■ Problem to work on: From the entries below, return exactly the lines beginning at the one that contains "Correo holandés PostNL" and ending at the one that contains "Classic Potato Pancakes", both of them included, and only those lines.

■ Data under study:
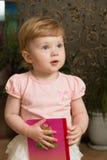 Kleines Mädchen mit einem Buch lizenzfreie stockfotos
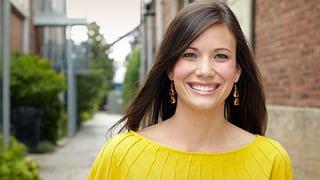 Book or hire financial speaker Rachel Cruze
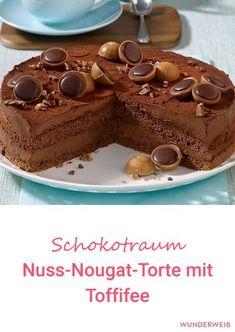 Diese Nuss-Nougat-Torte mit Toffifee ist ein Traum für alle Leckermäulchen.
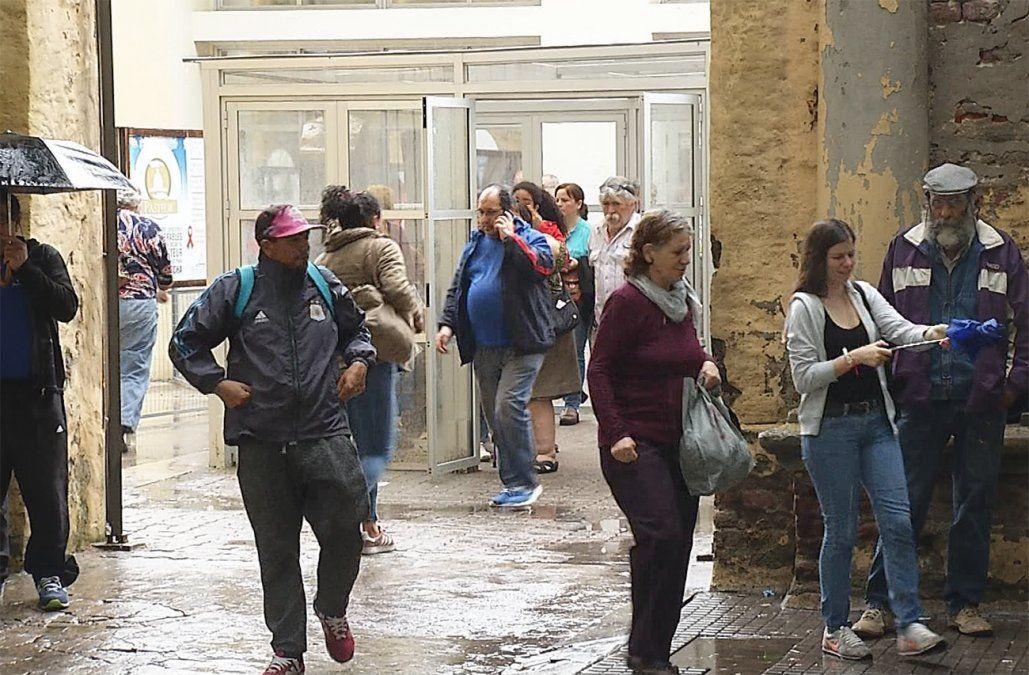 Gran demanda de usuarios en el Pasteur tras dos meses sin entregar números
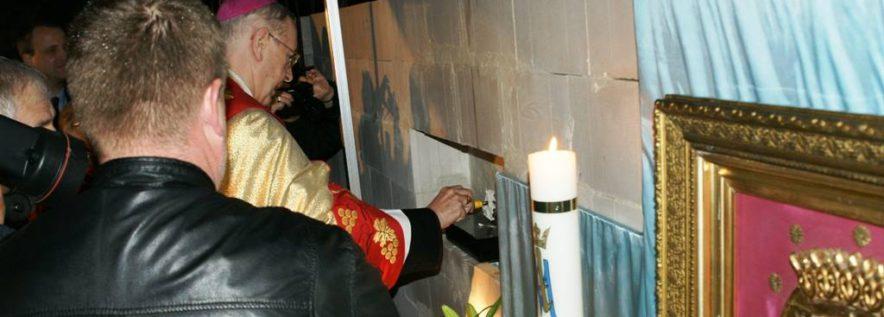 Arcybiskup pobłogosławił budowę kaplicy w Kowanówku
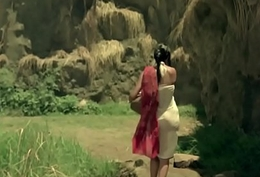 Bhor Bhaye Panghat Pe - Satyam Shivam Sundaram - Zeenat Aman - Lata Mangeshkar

--

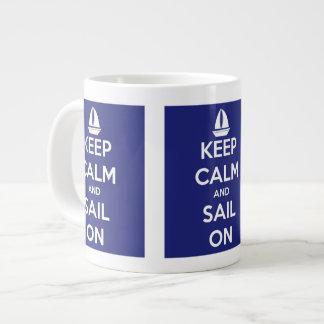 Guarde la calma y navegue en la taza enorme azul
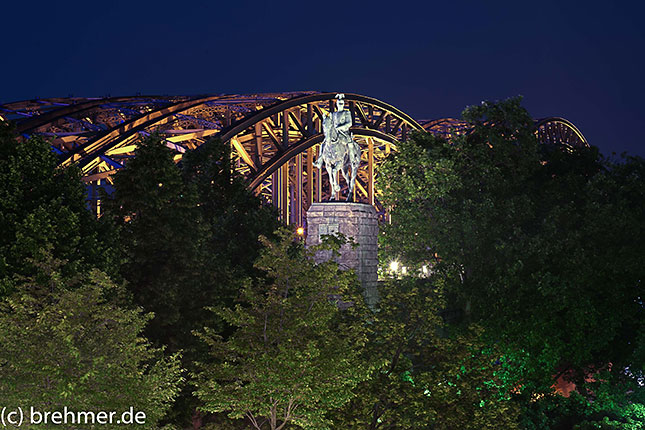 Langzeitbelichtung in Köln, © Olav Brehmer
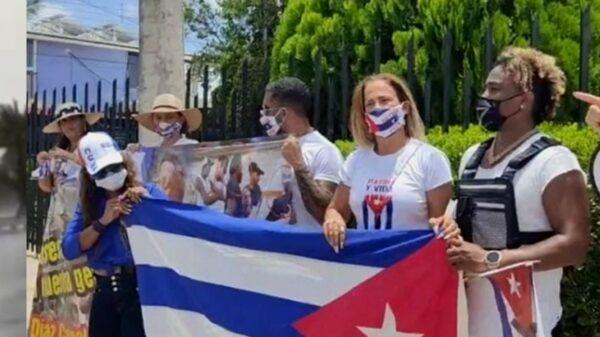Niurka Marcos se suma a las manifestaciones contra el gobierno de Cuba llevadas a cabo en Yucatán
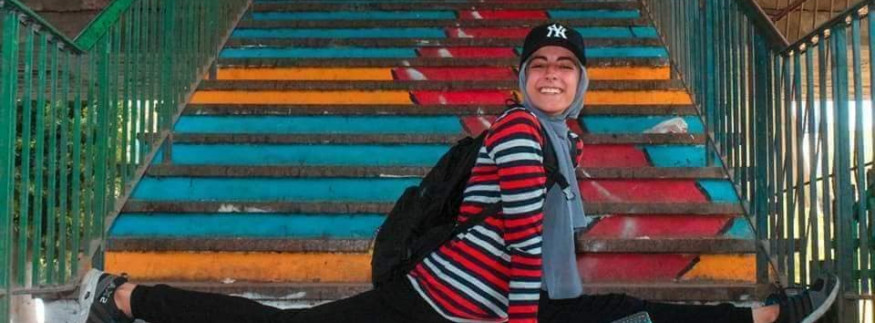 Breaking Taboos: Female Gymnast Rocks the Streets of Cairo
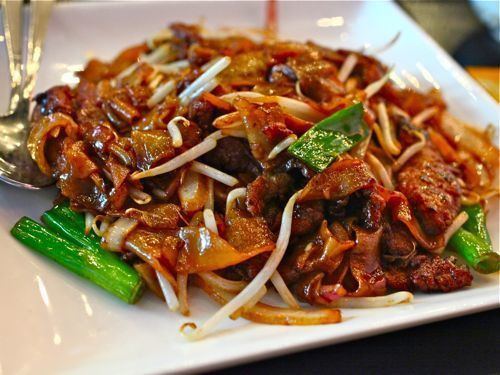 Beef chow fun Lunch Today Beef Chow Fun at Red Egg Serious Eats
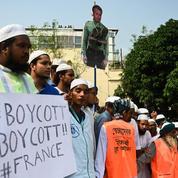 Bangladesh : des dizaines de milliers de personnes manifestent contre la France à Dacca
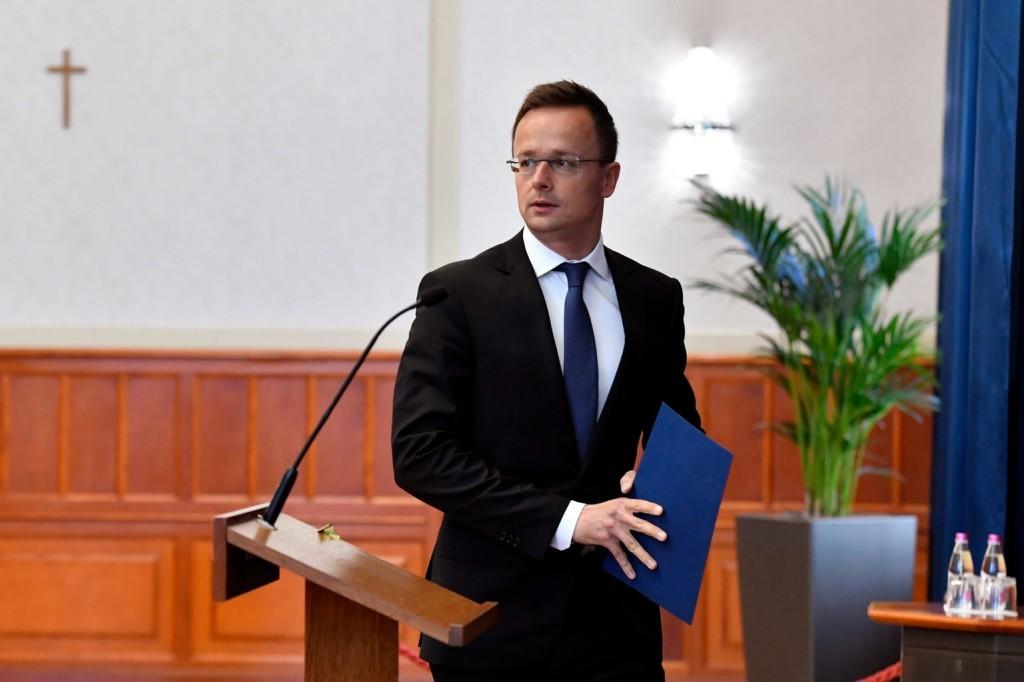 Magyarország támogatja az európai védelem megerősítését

* * *

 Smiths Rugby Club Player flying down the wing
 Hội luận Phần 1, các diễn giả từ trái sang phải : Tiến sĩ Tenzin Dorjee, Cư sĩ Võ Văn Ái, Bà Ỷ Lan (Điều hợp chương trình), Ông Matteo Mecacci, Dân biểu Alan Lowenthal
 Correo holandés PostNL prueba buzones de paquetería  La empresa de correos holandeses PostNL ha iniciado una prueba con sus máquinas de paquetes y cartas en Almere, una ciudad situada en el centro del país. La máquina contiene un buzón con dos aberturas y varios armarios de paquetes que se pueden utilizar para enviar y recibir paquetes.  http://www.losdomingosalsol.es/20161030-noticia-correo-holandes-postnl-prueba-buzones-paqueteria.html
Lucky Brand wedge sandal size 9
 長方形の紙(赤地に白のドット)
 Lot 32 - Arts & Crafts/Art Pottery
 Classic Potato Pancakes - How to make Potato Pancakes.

■ Exercise output:
 Correo holandés PostNL prueba buzones de paquetería  La empresa de correos holandeses PostNL ha iniciado una prueba con sus máquinas de paquetes y cartas en Almere, una ciudad situada en el centro del país. La máquina contiene un buzón con dos aberturas y varios armarios de paquetes que se pueden utilizar para enviar y recibir paquetes.  http://www.losdomingosalsol.es/20161030-noticia-correo-holandes-postnl-prueba-buzones-paqueteria.html
Lucky Brand wedge sandal size 9
 長方形の紙(赤地に白のドット)
 Lot 32 - Arts & Crafts/Art Pottery
 Classic Potato Pancakes - How to make Potato Pancakes.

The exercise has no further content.